=== TEXT ===
This document shows you how to link a Dataform repository to a third-party remote Git repository.
After you link the repositories, the changes you make in a Dataform development workspace can be pushed to and pulled from the remote Git repository.
You can link a Dataform repository to a remote Git repository hosted by the following Git providers:
Azure DevOps Services
Bitbucket Cloud
GitHub
GitLab
To link a third-party remote repository to a Dataform repository, you need to first authenticate it. You can authenticate a remote repository in Dataform through HTTPS or SSH.
For GitHub and GitLab remote repositories, you can use either HTTPS or SSH for authentication. For Azure DevOps Services and Bitbucket Cloud remote repositories, you must use SSH.
Before you begin
If you haven't done so already, create a Dataform repository. You need it later to share a secret with your Dataform service account.

=== WHAT TO WORK ON ===
Answer from the Dataform text:
(a) Which Git providers can host a remote repository linked to Dataform?
(b) Which authentication method must be used for Bitbucket Cloud remote repositories?
(c) What should be created first if it doesn't exist yet?
The lines after this text have nothing to do with the task.

=== SUPPLIED INFORMATION ===
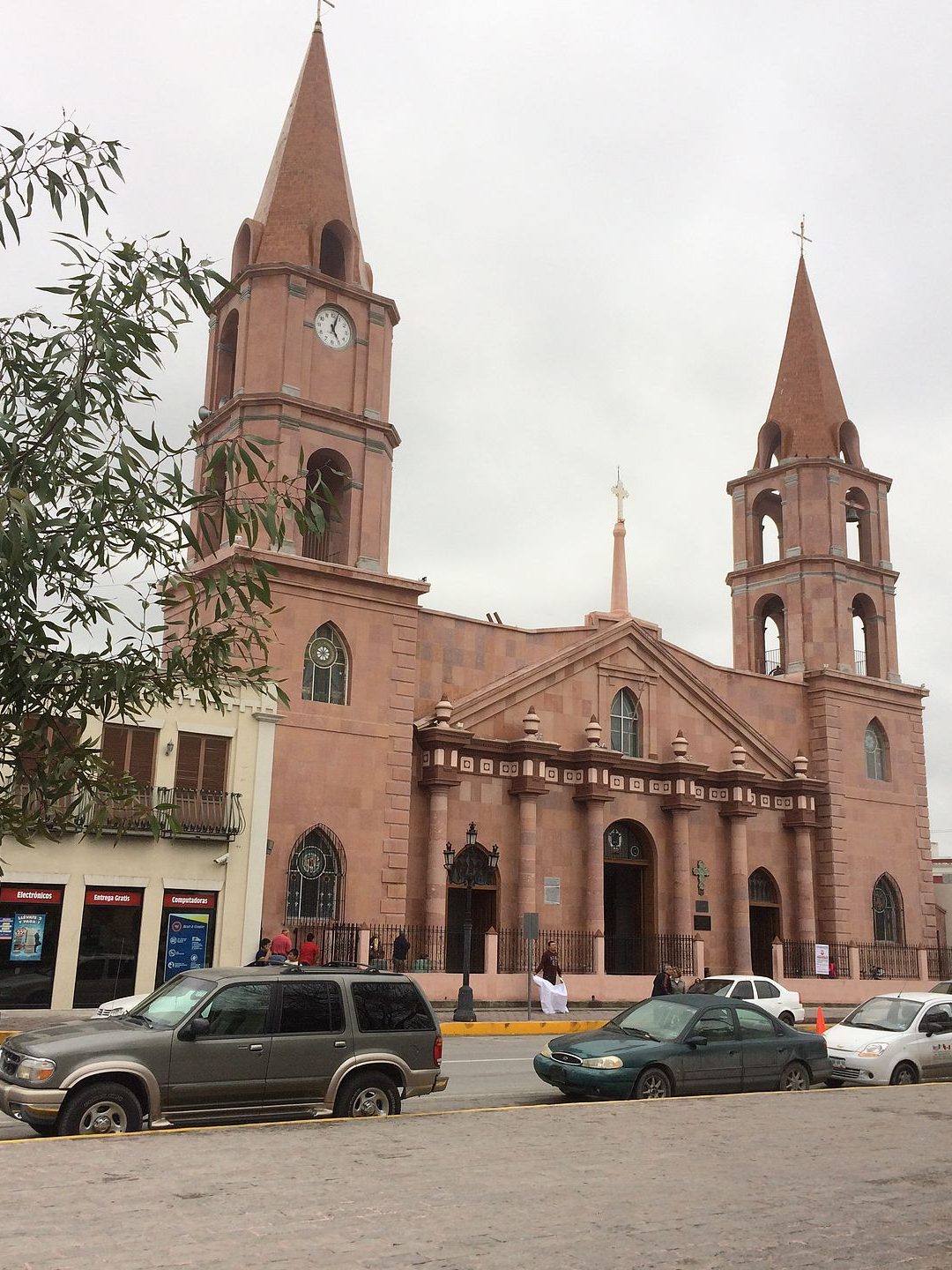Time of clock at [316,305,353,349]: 5:03
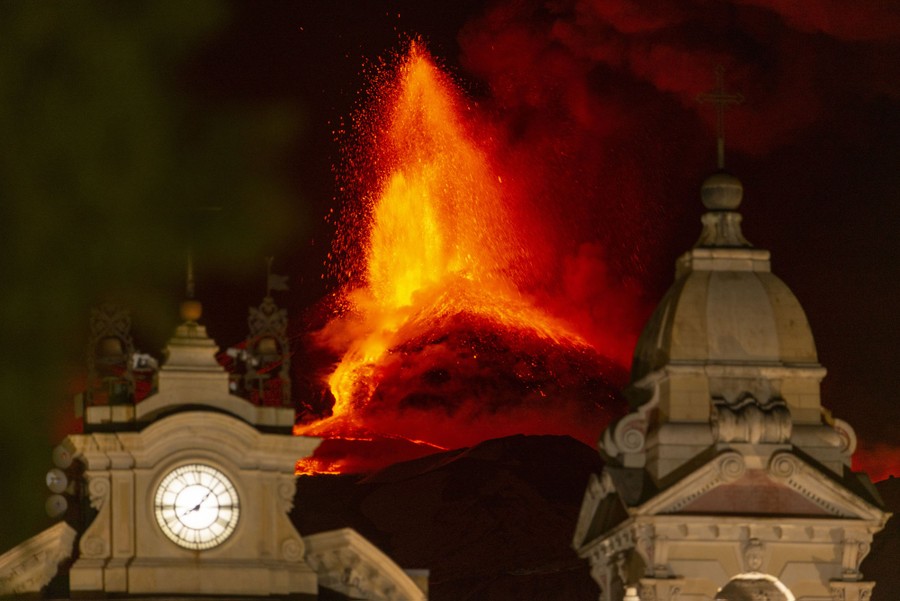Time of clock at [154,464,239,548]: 8:07
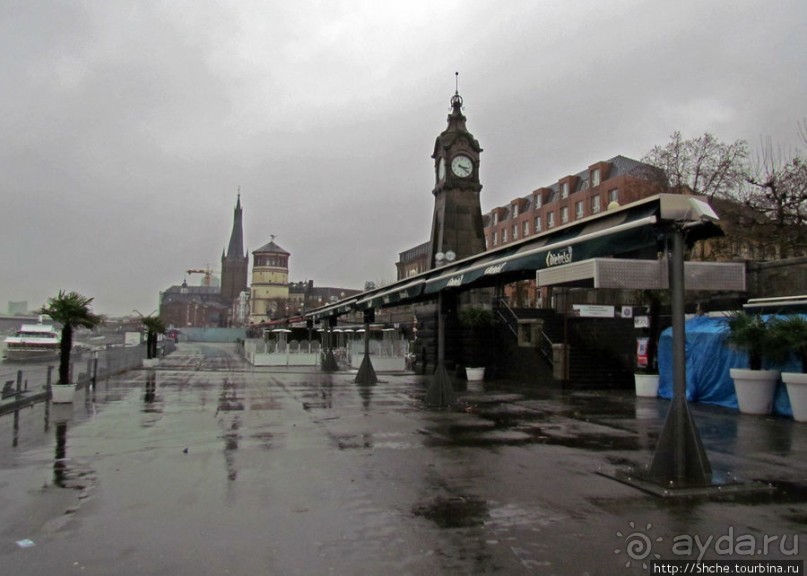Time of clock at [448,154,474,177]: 3:21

=== FINAL ANSWER ===
(a) Azure DevOps Services, Bitbucket Cloud, GitHub, and GitLab.
(b) SSH.
(c) A Dataform repository.